(PROBLEM STATEMENT): Reproduce verbatim everything in the data from the line containing "Do you think" down to the end of the data, both ends included.

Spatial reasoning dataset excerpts

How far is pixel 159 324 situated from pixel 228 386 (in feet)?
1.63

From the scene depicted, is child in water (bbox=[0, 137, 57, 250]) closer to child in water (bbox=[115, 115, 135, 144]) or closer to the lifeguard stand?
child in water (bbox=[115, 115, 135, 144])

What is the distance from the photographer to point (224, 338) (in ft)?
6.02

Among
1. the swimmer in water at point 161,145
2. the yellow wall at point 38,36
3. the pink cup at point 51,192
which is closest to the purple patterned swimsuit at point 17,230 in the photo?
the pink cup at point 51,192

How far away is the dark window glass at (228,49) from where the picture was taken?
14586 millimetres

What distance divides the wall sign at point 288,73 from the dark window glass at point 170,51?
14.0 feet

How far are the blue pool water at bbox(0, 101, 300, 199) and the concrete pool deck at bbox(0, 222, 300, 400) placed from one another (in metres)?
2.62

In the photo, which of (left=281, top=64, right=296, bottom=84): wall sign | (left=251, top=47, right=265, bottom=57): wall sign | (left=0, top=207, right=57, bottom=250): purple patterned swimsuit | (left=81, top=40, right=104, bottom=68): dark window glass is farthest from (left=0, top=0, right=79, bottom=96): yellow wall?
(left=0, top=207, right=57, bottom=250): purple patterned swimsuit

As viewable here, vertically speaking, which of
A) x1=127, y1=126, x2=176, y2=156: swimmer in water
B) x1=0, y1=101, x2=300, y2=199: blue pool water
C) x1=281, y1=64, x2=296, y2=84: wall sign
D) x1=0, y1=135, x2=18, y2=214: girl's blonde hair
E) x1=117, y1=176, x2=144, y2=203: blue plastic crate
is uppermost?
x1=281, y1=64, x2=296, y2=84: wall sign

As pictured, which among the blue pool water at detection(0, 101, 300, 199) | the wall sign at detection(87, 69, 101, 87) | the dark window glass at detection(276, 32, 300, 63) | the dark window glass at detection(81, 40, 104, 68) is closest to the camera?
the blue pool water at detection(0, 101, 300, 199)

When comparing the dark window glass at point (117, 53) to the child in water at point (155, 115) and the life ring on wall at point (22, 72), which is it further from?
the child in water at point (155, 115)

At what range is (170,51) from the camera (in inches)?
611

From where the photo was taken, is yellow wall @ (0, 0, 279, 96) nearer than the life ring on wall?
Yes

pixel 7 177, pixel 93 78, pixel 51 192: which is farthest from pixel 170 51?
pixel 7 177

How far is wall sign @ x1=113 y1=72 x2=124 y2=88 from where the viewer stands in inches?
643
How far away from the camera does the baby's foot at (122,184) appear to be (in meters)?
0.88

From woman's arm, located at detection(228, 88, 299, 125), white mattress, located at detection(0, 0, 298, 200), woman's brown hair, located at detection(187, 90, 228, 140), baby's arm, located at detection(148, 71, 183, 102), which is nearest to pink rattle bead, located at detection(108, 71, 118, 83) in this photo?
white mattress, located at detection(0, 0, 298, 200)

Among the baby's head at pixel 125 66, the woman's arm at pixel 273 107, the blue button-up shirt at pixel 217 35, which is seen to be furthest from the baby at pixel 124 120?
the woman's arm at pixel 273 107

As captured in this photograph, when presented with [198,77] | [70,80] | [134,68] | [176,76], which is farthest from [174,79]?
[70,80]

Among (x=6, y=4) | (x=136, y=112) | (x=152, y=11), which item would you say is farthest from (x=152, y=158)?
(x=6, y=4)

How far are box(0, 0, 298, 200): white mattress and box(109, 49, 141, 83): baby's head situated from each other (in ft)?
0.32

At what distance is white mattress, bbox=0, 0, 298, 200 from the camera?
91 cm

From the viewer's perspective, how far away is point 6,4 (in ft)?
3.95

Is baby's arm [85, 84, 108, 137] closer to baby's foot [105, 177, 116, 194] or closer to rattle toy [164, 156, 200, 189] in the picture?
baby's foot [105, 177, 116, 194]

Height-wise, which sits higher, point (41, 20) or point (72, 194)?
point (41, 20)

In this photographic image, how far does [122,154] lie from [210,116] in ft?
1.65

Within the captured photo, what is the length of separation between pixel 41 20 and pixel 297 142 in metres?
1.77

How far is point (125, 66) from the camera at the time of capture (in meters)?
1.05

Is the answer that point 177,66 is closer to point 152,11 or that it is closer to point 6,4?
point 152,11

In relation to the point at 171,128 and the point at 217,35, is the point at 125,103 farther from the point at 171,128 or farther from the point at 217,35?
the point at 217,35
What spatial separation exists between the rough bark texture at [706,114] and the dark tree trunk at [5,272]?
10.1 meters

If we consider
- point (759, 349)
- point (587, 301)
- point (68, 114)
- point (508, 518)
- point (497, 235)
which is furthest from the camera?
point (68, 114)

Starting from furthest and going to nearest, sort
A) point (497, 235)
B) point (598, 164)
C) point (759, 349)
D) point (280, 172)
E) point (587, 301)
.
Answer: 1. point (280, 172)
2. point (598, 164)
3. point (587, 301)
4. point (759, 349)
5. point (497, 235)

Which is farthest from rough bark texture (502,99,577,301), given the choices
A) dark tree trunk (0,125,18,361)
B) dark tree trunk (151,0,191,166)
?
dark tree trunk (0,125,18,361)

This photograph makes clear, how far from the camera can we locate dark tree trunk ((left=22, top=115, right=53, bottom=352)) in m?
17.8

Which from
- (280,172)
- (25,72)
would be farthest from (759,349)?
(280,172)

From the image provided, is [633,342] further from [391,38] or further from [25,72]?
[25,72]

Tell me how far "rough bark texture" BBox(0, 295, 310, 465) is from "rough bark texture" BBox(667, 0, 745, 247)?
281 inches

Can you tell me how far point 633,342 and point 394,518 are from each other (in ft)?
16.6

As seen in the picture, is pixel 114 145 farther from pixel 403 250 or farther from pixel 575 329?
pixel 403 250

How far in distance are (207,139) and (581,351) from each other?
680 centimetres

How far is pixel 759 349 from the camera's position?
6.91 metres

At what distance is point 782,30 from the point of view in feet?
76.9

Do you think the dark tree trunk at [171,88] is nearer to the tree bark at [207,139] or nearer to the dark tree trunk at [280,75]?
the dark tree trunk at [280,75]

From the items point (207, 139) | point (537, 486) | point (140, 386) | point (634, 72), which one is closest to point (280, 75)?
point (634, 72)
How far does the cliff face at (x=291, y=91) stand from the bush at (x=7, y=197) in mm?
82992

(RESULT BELOW):
Do you think the dark tree trunk at [171,88] is nearer to the tree bark at [207,139] or nearer to the dark tree trunk at [280,75]?
the dark tree trunk at [280,75]

From the items point (207, 139) | point (537, 486) | point (140, 386) | point (634, 72), which one is closest to point (280, 75)?
point (634, 72)
How far does the cliff face at (x=291, y=91) stand from the bush at (x=7, y=197) in mm?
82992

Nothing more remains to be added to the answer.